Warren's fall in the RCP polling average accelerated in mid-November, following the release of her "Medicare-for-all" plan, which outlined a proposal costing $52 trillion over the next decade, including $20 trillion in new spending.

At the time, Warren insisted that her plan would not raise taxes on the middle class. “It doesn’t raise taxes on anybody but billionaires,” Warren said on the campaign trail in Dubuque, Iowa. “And you know what? The billionaires can afford it, and I don’t call them middle class.

Those remarks were roundly criticized as unrealistic, even by fellow Democrats. "Her plan would create a new tax on employers of almost $9 trillion that would come out of workers' pockets, a new financial transaction tax that would impact investments held by middle-class Americans, and a new capital gains tax that would affect far more people than she stated tonight," Biden Deputy Campaign Manager and Communications Director Kate Bedingfield said in a statement.

"I think the reason that her polling tanked was not because of 'Medicare-for-all'," said Dr.
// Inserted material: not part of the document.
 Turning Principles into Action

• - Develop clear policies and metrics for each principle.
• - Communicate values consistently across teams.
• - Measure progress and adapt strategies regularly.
Jason Nichols, who is a full-time lecturer in the African American Studies Department at the University of Maryland. "It was that she wasn't really on the level with the American people when she's talking about taxation."
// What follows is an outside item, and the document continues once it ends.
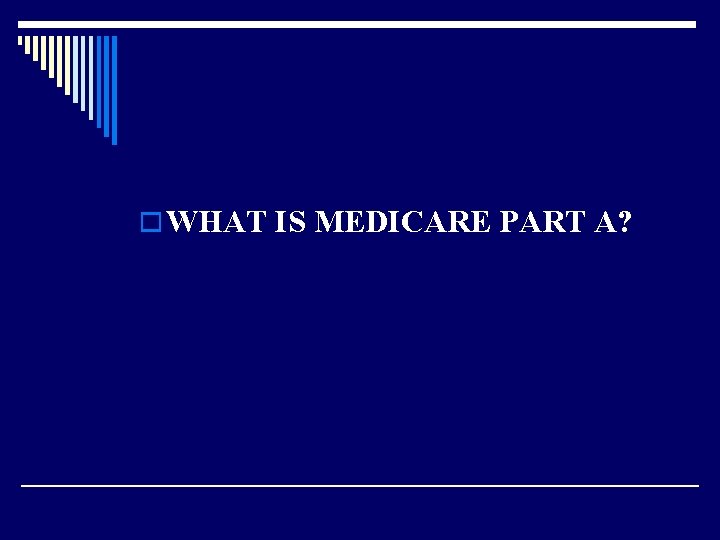 WHAT IS MEDICARE PART A?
"Elizabeth Warren couldn't even say, 'Look, your taxes are going to go up,'" argued Nichols, and he contended that voters saw through that.
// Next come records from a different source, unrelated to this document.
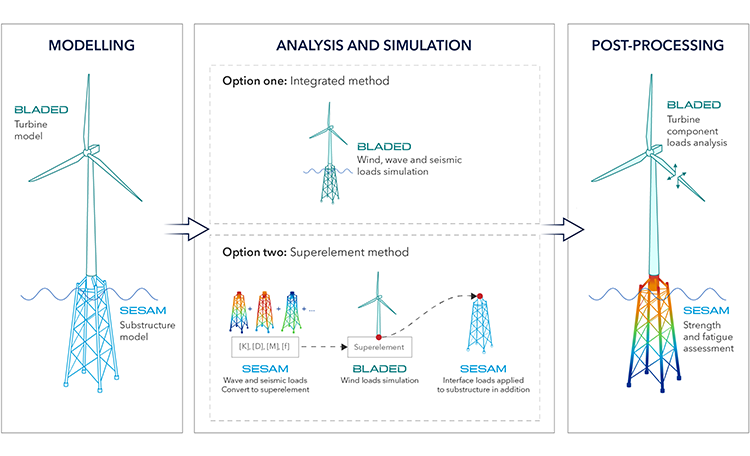 MODELLING

BLADED
Turbine model

SESAM
Substructure model

ANALYSIS AND SIMULATION

Option one: Integrated method

BLADED
Wind, wave and seismic loads simulation

Option two: Superelement method

+ + + ...

[K], [D], [M], [f]

SESAM
Wave and seismic loads
Convert to superelement

Superelement

BLADED
Wind loads simulation

SESAM
Interface loads applied to substructure in addition

POST-PROCESSING

BLADED
Turbine component loads analysis

SESAM
Strength and fatigue assessment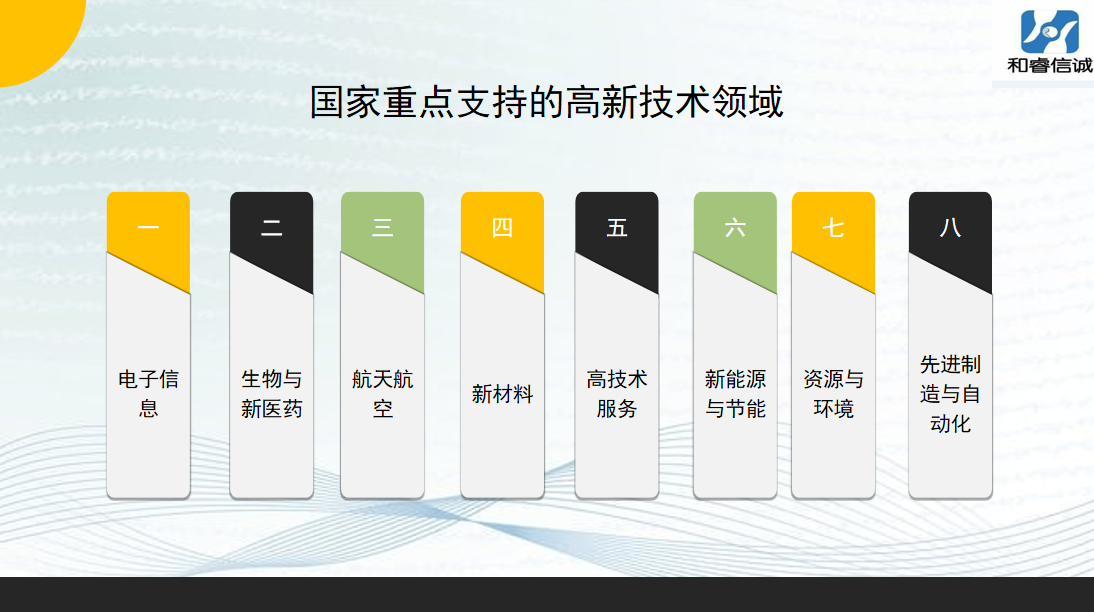 和睿信诚

国家重点支持的高新技术领域

一
电子信息

二
生物与新医药

三
航天航空

四
新材料

五
高技术服务

六
新能源与节能

七
资源与环境

八
先进制造与自动化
"I think she did peaked too early," reiterated former chairman of the California Republican party Tom Del Beccaro, "and the reasons why she is falling are not remedial."

"You can't sit there and lie to the American people about taxes and make a comeback," he concluded. "She turned out to have a glass jaw. She didn't have an ability to rise above a difficult moment. And that's what these primaries are all about, testing the mettle of the candidate. And she hasn't done that."